Wood identification requires some study. If you want to get really serious about it, here's a good book to help you out: Identifying Wood—Accurate Results with Simple Tools, by R. Bruce Hoadly, The Taunton Press Inc., Newton, Conn., 1990, about $40.

How to sort out the clues

It's suppose that your unidentified wood has a plainsawn grain pattern that looks much like red oak, and seems just as hard and heavy. It has no scent and lacks aroma as well as the hint of pink normally common to red oak.

With a hand lens, you see that your mystery wood's growth rings have the tell-tale signs of a ring-porous species. Rays aren't evident, though, so you dismiss the notion that it's an oak. It's also not as hard, heavy, or brown enough to be a hickory.

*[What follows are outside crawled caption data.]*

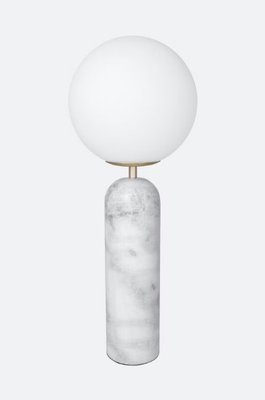 Настільна лампа Globen Lighting Torrano, White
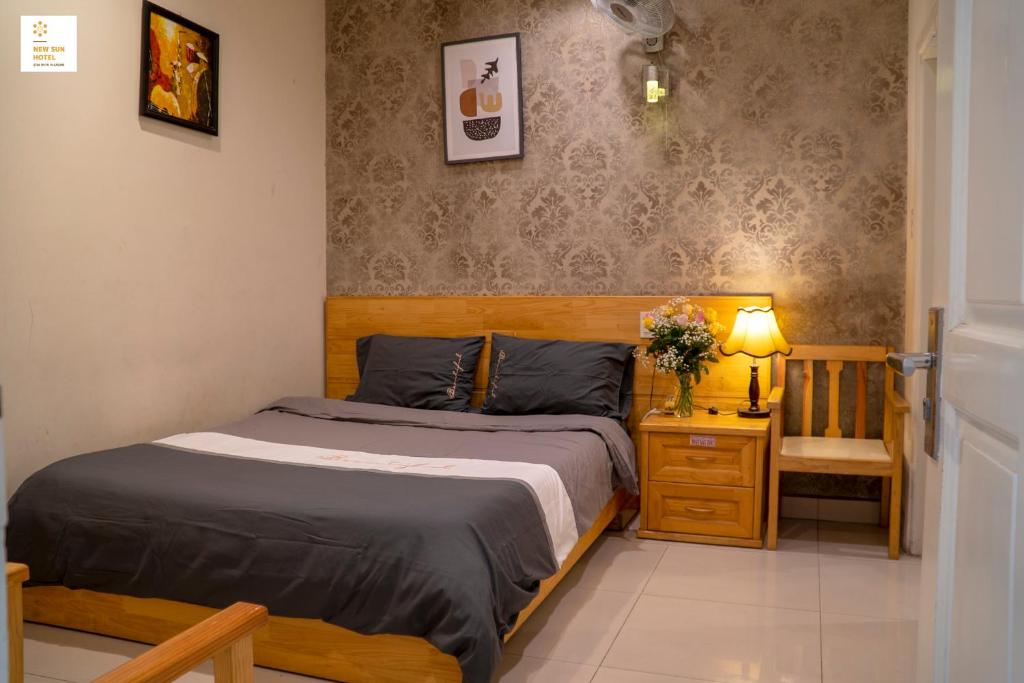 New Sun Hotel Đà Lạt - 12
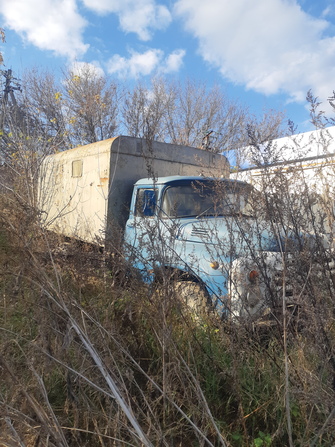 ЗИЛ 130, 100 000 рублей, 1 фотография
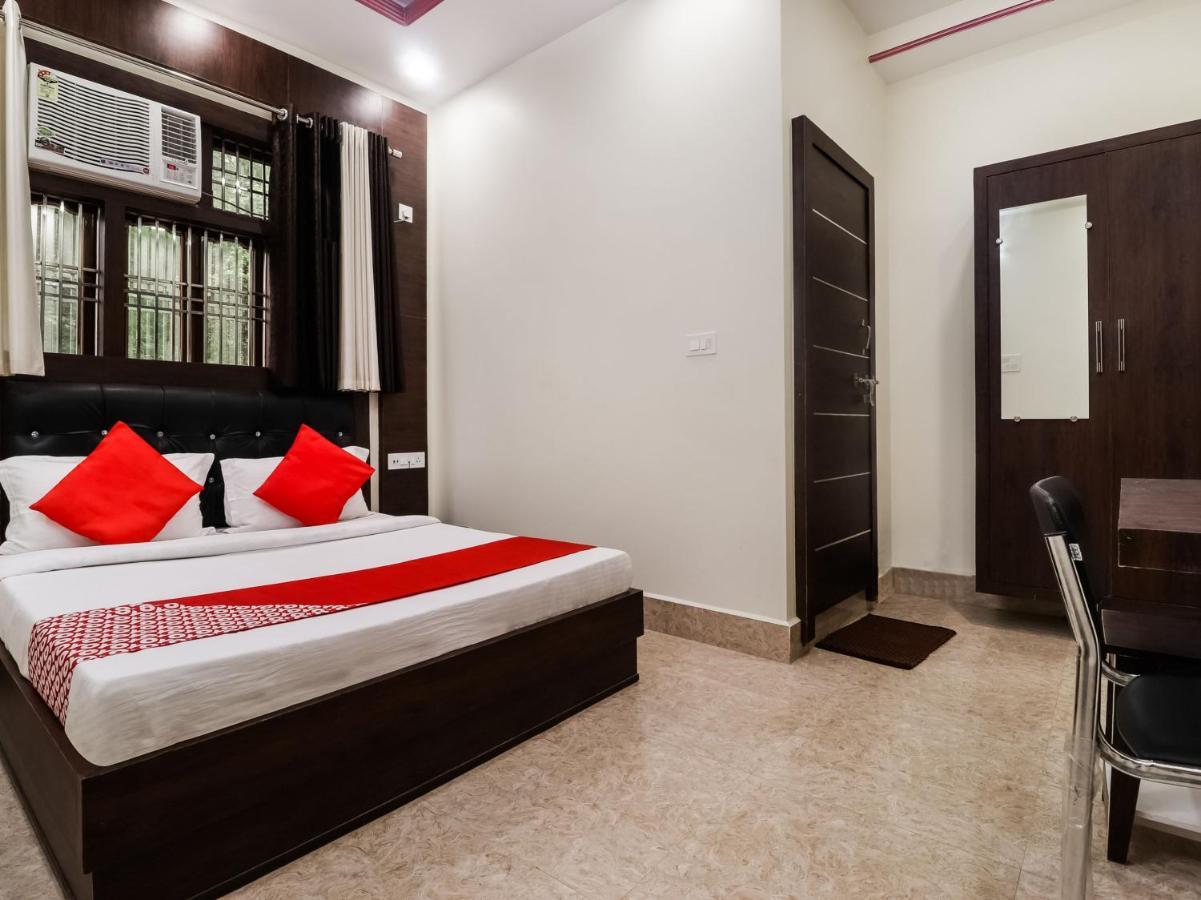 Oyo 74578 Hotel Al-Diyafa Хайдарабад Экстерьер фото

How about elm? Not likely because your sample doesn't have an odor, and its grain still reminds you of red oak. From the list, you've eliminated all candidates except ash. It could be that; but white ash or black? With the hand lens, you look at the end grain again. Your wood has large earlywood pores and wide growth wings. You've read that black ash usually grows slowly in damp, cool conditions. That means its growth rings would be narrower. So white ash is your answer.